Azabbaremys is an extinct genus of bothremydid pleurodiran turtle that was discovered in the Teberemt Formation of Mali. It was described in 2001, based on a skull that had been recovered in an expedition in 1981. The genus consists solely of the type species Azabbaremys moragjonesi. The genus name is derived from Azabbar, a monster in Tamasheq folk stories. The species is named for Morag Jones, a research student who participated in the discovery of the specimen and died in the expedition. Azabbaremys is most closely related to another Paleocene side-necked turtle, Acleistochelys.

== Description ==
The holotype of Azabbaremys is a nearly complete skull, completely lacking the lower jaw. The skull has a median length of 145.5 mm from the premaxilla to condyle and a maximum width of 164.3 mm. The skull measures 67.1 mm in height from the condyle to the top of the skull roof. The triturating surface, the cutting or grinding surface of the jaws, is rugose, having been formed by a series of rough corrugations shaped like small teeth, unlike the smooth triturating surfaces seen in other bothremydids such as Nigeremys and Taphrosphys.

== Paleoenvironment ==
Azabbaremys was discovered in the Teberemt Formation of Mali, which represents a shallow marine deposition within the Trans-Saharan Seaway.
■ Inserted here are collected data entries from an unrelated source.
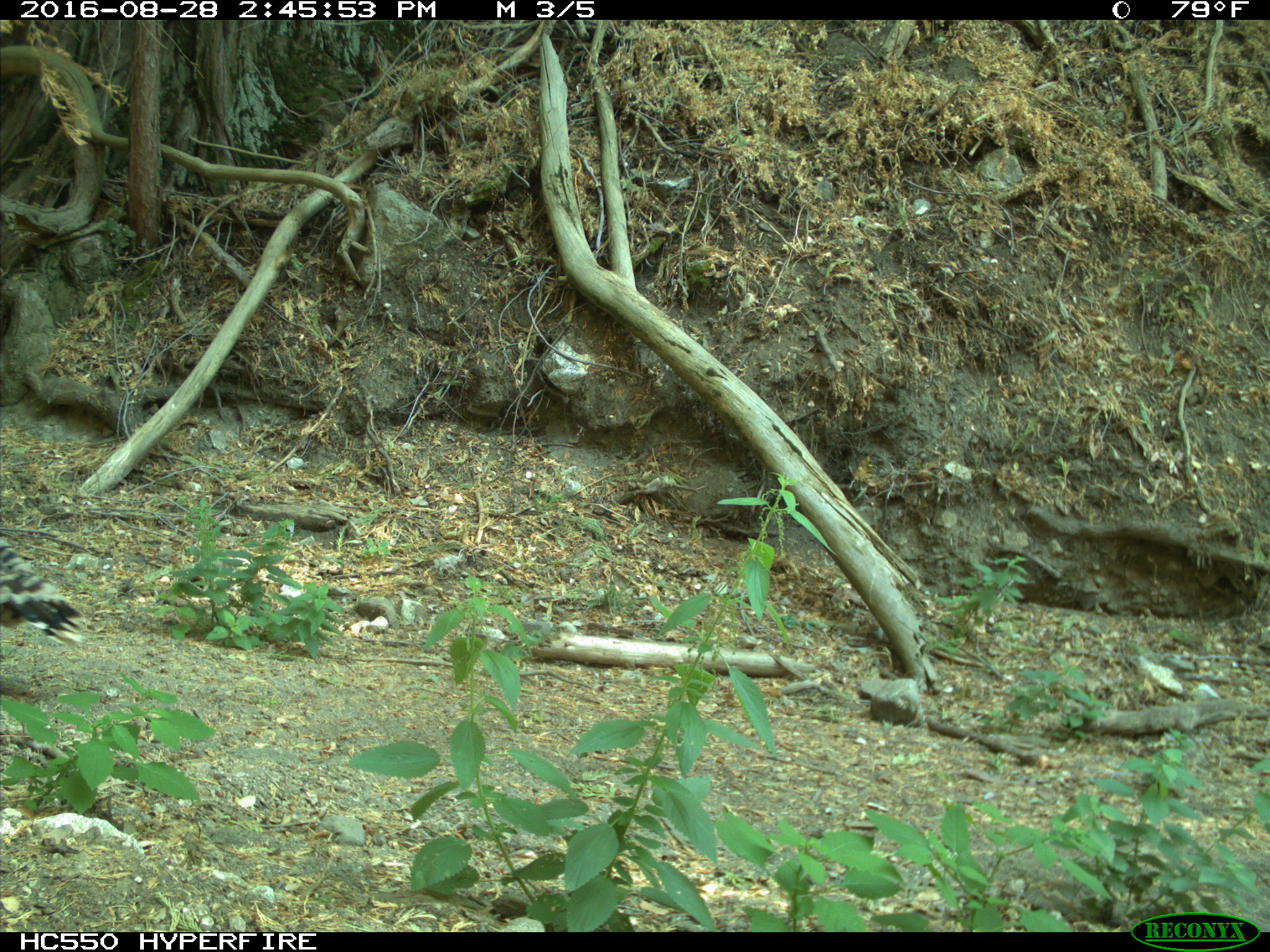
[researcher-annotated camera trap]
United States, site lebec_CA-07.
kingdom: Animalia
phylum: Chordata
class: Aves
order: Galliformes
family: Phasianidae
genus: Meleagris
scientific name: Meleagris gallopavo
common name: wild turkey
Meleagris gallopavo (wild turkey).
Sea levels were higher during the Paleogene than they are today, and an inland sea had been fluctuating in coverage over the Sahara since the Late Cretaceous, at times submerging an estimated 2500–3000 km^{2} of northwest Africa beneath 50 meters of water. The Trans-Saharan Seaway may have served as a dispersal route for marine fauna between the Tethys Sea and South Atlantic Ocean. Many fossils of fishes and crocodyliforms are known from the Teberemt Formation, as are invertebrates including nautiloids (Cimomia reymenti), echinoids (Linthia sudanensis), and oysters (Ostrea multicostata).